Rating: PG-13
Stars: Brad Pitt, Sean Penn, Jessica Chastain, Fiona Shaw, Irene Bedard, Jessica Fuselier, Hunter McCracken, Laramie Eppler, Tye Sheridan
Writer: Terrence Malick
Director: Terrence Malick
Distributor: Fox Searchlight
Release Date: May 27, 2011
If the definition of a good movie is one that achieves its creator’s goals, THE TREE OF LIFE is possibly great. However, if the definition is also a movie that connects with its audience, TREE is a lot less great. Writer/director Terrence Malick has really huge ideas going on here – contrasting the enormity of creation, both on this planet and in the cosmos – with the details of life within a single family. The results are visually gorgeous, thanks in large part to the work of cinematographer Emmanuel Lubezki and a crack special effects team, but also so elliptical that it’s difficult to connect with the elements emotionally (or even intellectually) for any length of time.
Near the beginning, Mrs. O’Brien (Jessica Chastain) receives notification that one of her sons has died. Distraught, she informs her husband, Mr. O’Brien (Brad Pitt). The film then flashes back to the 1950s, when all three of the O’Brien boys – Jack (Hunter McCracken), R.I. (Laramie Eppler) and Steve (Tye Sheridan) – were children. Mr. O’Brien is in his way a loving father, but he is also tyrannical, which doesn’t sit well with his family. We see that Mr. O’Brien’s business failures take their toll on his self-worth, causing him to act out at home. The boys take solace in their mother’s unconditional love, although this doesn’t provide all the answers that Jack seeks. As an adult, Jack (Sean Penn) and his father speak on the phone, still working on their relationship. Interspersed between all this, we see jellyfish, interstellar phenomena, rushing water and what may be a glimpse of Heaven, or at least Jack’s version of it.
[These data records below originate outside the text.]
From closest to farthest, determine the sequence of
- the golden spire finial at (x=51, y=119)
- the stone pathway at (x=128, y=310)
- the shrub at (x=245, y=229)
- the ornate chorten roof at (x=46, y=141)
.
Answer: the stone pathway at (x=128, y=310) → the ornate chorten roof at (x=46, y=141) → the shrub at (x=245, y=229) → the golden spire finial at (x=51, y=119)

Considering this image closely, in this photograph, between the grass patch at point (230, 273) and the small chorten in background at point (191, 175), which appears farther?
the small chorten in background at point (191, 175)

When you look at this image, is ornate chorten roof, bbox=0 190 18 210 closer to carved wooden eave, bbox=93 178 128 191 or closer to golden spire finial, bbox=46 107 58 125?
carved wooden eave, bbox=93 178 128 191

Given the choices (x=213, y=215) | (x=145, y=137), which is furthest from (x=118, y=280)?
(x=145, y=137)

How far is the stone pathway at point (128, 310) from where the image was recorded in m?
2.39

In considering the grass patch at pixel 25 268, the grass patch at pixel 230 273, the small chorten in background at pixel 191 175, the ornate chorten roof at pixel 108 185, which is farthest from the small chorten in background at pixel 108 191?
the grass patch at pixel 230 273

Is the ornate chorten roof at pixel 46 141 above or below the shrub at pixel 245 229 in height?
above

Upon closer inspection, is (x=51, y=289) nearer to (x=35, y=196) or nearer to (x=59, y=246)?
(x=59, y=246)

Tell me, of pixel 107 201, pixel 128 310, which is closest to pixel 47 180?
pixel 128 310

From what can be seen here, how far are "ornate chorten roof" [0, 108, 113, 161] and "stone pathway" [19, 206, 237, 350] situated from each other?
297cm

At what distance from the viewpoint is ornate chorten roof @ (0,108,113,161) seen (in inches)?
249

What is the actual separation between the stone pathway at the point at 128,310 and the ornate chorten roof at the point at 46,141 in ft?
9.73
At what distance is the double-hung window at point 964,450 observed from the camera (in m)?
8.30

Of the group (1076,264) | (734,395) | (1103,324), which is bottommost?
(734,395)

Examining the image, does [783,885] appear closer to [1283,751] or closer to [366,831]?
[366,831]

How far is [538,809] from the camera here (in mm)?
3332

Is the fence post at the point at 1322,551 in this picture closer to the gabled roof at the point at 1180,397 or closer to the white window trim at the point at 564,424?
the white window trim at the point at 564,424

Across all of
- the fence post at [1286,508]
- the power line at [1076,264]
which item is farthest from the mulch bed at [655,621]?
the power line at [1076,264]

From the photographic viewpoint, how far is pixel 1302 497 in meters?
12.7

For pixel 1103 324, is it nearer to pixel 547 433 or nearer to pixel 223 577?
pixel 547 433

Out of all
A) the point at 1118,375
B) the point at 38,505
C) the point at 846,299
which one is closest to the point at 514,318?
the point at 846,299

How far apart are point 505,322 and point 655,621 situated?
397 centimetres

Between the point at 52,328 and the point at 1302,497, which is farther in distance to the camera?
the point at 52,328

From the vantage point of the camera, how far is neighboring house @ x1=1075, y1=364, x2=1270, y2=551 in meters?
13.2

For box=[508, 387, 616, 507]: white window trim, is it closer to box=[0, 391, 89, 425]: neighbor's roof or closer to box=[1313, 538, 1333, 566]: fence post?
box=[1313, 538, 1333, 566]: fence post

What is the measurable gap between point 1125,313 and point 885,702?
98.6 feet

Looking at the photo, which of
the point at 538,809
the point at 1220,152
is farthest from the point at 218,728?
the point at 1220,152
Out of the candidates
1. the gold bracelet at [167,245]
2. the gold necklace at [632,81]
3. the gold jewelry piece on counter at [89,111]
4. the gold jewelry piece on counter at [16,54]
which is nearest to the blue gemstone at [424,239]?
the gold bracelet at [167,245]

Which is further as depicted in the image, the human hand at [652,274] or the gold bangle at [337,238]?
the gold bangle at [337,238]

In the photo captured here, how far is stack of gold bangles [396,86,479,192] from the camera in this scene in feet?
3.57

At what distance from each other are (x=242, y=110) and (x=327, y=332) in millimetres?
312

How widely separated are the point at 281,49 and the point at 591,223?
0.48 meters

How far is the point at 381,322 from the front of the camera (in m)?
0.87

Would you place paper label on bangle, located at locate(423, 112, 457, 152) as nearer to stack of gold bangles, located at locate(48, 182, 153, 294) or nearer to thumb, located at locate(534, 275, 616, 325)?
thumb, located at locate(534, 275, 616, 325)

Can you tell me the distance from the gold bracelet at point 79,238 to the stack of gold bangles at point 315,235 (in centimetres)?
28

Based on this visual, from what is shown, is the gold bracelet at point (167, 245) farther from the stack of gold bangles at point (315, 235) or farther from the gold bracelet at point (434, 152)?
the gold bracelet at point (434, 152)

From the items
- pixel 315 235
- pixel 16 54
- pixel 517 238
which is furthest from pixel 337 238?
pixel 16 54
It’s a testament to Malick’s filmmaking skill that we do become somewhat engaged in Jack’s childhood struggles with his father’s authority, his mild Oedipal issues and his other growing-up issues. The three young actors playing the O’Brien boys are all very natural. Pitt, playing a gruff, harried Everyman, shows solid character acting chops and Chastain is the epitome of kindness and warmth as the beloved wife/mother. Penn gets very little to do, but he does it well.
The symbolism in TREE OF LIFE may match perfectly with what is in Malick’s heart and mind, and some viewers may find it revelatory, but this reviewer didn’t feel that it resonated, except in terms of admiring the optical beauty of what is being shown. The utter lack of a conventional narrative thread is frustrating, especially because the order of what we see – childhood, Jack as an adult, natural and galactic wonders – doesn’t have a readily graspable pattern. This may well be part of the point: the universe exists whether we’re living our lives or reflecting on the past. However, there’s probably a way of embarking on this discussion that better includes the audience than it does in THE TREE OF LIFE. Then again, some people are likely to find this profound. It’s certainly not as though Malick has done anything badly in this film, he just hasn’t done it very accessibly. And that may also be part of the point.